1.                     Approves the Purchase and Sale Agreement by and between the Community Development Authority of the City of West Allis and UHS of Delaware, Inc.\Milwaukee Behavioral Health, LLC, its successors and/or assigns, for new construction of a behavioral health hospital to be located at 1706 S. 68 St. and adjacent commercial parking lot at 17** S. 68 St., pursuant to section 66.1333(9)(a)1.d., Wis.

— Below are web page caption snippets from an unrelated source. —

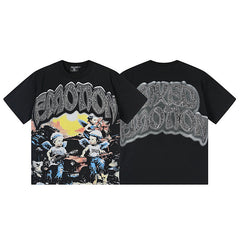 MIXED EMOTION Angel Band Graphic Tee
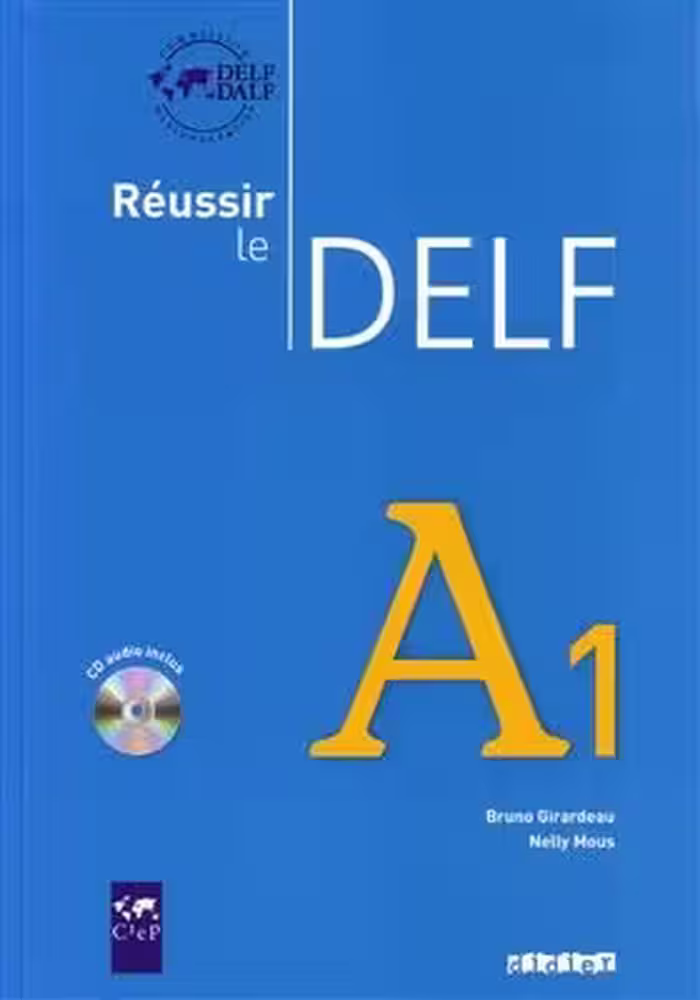 کتاب آزمون فرانسه روسیر ل دلف Reussir le Delf A1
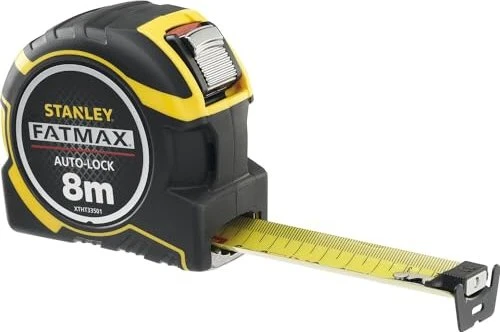 Stanley FatMax Pro Autolock Maßband 8m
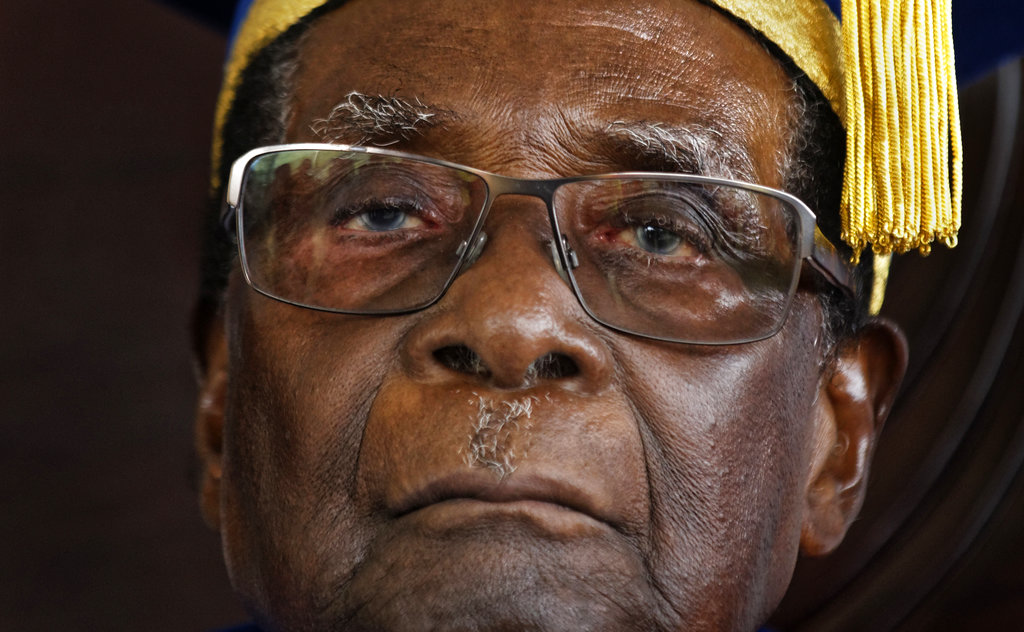 Mugabe leaves legacy of economic ruin, upheaval in Zimbabwe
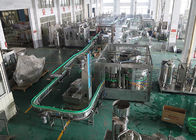PLC Beverage Blending SS304 Orange Juice Production Line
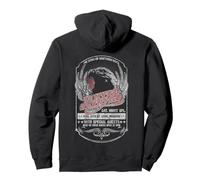 Underbrush Live 70's Rock Retro Festival Biker Sudadera con Capucha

Stat.

 

2.                     That the Executive Director of the Authority, or his designee, with the approval of the City Attorney, or his designee, and subject to Common Council approval, is hereby authorized and directed to take any and all other actions on behalf of the Authority which he deems necessary or desirable in connection with the aforementioned sale of public land, including, without limitation, negotiating, executing, delivering and performing obligations under any and all documents in connection therewith including, without limitation, the sale of land, loan commitments, loan agreements, mortgages, notes, guaranties, security agreements, escrow agreements, certificates, affidavits, assignment agreements, pledges, disbursing agreements, subordination agreements, environmental agreements, indemnification agreements, land use restriction agreements, certified survey maps, easements, operating reserve agreements, replacement reserve agreements, working capital agreements, grant agreements and financing statements.

 

3.        That the Executive Director, or his designee, with the approval of the City Attorney, or his designee, be and is hereby authorized to make such non-substantive changes, modifications, additions and deletions to and from the various provisions of any and all loan commitments, the sale of land, loan agreements, mortgages, notes, guaranties, security agreements, escrow agreements, certificates, affidavits, assignment agreements, pledges, disbursing agreements, subordination agreements, environmental agreements, indemnification agreements, land use restriction agreements, certified survey maps, easements, operating reserve agreements, replacement reserve agreements, working capital agreements, grant agreements and financing statements, development agreements, property management agreements, consulting agreements, escrow agreements, certificates, affidavits, reimbursement agreements, assignment agreements, attachments, exhibits, addendums, amendments and/or any other documents as may be necessary, proper and convenient to correct inconsistencies, eliminate ambiguity, and otherwise clarify and supplement said provisions to preserve and maintain the general intent thereof, and to prepare and deliver such other and further documents as may be reasonably necessary to complete the transactions contemplated therein. 

 

4.                     That the Executive Director, or his designee, with the approval of the City Attorney, or his designee, is hereby authorized and directed to take any and all other actions deemed necessary or desirable by him to effectuate the intent of the project.

 

BE IT FURTHER RESOLVED, that the Executive Director, or his designee, be and is hereby authorized and directed to execute and deliver the aforesaid Purchase and Sale Agreement, and sale of public land on behalf of the Community Development Authority of the City of West Allis.